Mas,apesar de ter dissipado todos os seus bens (e aqui,só o bom DEUS para julgar se certo ou errado) eu NUNCA ouvi minha avó dizer que se arrependia das suas
caridades.E o mais incrível:o que mais a afligia nesse tempo de dificuldades,não era a sua própria situação material,mas A IMPOSSIBILIDADE DE CONTINUAR AJUDANDO AS
PESSOAS NECESSITADAS,COMO SEMPRE FEZ.Isso,sim,era o que mais a entristecia.Ví muitas vezes seu rostinho alegre se anuviar ao ouvir o pedido ou uma queixa de algum
necessitado que ela não podia mais ajudar.Não poder suprir as necessidades de seus protegidos,isso sim,a entristecia profundamente.

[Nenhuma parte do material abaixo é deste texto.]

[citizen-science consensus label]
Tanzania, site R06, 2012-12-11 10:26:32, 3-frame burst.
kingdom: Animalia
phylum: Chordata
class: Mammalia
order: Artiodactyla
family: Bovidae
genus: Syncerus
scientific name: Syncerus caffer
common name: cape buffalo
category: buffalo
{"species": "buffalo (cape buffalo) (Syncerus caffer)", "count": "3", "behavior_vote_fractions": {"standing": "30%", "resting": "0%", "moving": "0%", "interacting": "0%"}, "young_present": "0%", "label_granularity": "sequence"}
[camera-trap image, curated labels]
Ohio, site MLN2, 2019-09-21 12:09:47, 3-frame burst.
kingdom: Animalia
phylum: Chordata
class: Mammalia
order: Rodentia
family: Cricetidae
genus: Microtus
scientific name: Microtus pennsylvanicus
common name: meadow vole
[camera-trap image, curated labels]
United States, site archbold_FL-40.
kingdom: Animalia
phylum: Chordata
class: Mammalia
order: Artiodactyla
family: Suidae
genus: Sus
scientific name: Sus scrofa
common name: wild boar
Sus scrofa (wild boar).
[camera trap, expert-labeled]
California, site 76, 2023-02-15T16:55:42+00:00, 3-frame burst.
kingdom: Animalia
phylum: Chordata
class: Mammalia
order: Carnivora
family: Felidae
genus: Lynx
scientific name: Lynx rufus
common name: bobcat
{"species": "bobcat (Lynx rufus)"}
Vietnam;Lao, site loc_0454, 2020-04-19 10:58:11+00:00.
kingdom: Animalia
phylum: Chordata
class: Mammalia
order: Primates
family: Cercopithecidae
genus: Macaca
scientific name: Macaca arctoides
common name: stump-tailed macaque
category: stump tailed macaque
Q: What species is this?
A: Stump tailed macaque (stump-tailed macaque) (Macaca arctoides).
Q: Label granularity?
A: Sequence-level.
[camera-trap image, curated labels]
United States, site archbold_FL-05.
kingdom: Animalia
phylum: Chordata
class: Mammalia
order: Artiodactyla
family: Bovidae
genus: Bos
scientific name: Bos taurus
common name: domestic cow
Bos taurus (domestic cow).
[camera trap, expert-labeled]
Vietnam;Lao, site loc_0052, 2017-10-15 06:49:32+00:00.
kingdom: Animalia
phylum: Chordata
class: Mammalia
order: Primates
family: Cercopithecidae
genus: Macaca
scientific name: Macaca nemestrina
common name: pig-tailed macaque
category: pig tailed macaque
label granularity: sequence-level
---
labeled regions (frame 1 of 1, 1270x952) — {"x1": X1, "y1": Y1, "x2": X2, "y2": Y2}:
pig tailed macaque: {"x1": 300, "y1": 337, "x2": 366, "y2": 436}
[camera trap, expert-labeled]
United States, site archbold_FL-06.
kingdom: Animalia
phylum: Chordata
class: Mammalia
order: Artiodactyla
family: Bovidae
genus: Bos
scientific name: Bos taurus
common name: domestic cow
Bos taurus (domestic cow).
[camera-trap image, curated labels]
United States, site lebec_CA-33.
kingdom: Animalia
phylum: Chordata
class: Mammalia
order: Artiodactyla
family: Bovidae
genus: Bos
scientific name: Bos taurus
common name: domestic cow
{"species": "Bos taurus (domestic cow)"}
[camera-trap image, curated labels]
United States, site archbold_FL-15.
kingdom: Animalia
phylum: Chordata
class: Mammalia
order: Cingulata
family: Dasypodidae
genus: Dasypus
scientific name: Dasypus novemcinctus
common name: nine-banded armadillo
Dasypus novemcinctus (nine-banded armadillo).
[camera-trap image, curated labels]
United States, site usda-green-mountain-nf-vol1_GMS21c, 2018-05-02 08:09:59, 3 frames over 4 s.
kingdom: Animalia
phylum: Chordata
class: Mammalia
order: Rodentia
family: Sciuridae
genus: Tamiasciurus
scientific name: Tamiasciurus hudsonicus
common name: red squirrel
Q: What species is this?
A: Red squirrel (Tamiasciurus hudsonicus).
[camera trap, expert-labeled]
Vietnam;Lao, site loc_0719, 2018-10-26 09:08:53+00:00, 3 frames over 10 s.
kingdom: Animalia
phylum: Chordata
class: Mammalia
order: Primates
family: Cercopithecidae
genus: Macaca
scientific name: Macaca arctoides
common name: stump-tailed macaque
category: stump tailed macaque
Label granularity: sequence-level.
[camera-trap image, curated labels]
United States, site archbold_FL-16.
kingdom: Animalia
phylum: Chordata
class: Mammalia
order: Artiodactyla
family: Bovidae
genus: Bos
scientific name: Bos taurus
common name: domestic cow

É importante salientar que estou falando aqui apenas da caridade "material" que minha avó praticava,mas ela não era a única.Junto com o remédio para os males do
corpo,vinha também o alento para a alma do doente.Ela sempre tinha palavras de esperança e de apoio para aqueles que a procuravam.Estava sempre disposta a ouvir os
queixumes e lamentos de todos.Não foi pra menos que minha avó angariou uma verdadeira legião de amigos.Ah,isso nunca lhe faltou.
Foi também com ela que aprendi a amar os animais e todas as coisas vivas que Deus criou.Ela,como eu, não suportava maltratos a eles e quando sabia de algo dessa
natureza,logo chamava meu avó pra tomar satisfação.Eu sempre corria pra ela,quando via algum cavalo,ou boi ou qualquer outro bicho passando por algum sofrimento.Eu
pedia ajuda e ela "obrigava" (mesmo!) meu avô a tomar as providências necessárias.
E quanto à sua dedicação a nós,seus netos,bem aí é outra história que pretendo contar em outra oportunidade.Por enquanto,vou dizer apenas que a melhor parte da minha
infãncia,as melhores lembranças que tenho,e muito do que que sou,devo aos seus ensinamentos.vivi momentos maravilhosos em minha querida Armênia (nome da fazenda de
meus avós),viajei nas estórias que ela me contava,nas canções que cantava..ela coloria o mundo para nos mostrar.
Minha avó querida,quantas saudades...não sabe como lamento tanta coisa que poderia ter feito e não fiz,que poderia ter dito e não disse.Me perdoe por eu não ter
tido,naquele tempo,maturidade suficiente para entender e agradecer o tesouro que Deus colocou em minha vida.Acho que é assim que a vida nos ensina,não é?Vamos
aprendendo com nossos tropeços.E tentando melhorar...
Mas,SEI que ainda vamos nos encontrar um dia e aí eu vou poder lhe abraçar forte e dizer tudo aquilo que trago guardado em meu coração.
Ah,dá um grande abraço em DEUS por mim,porque a senhora só pode estar bem próxima dele...
Beijo e "bença".
Iris.(Irinha,como a senhora me chamava).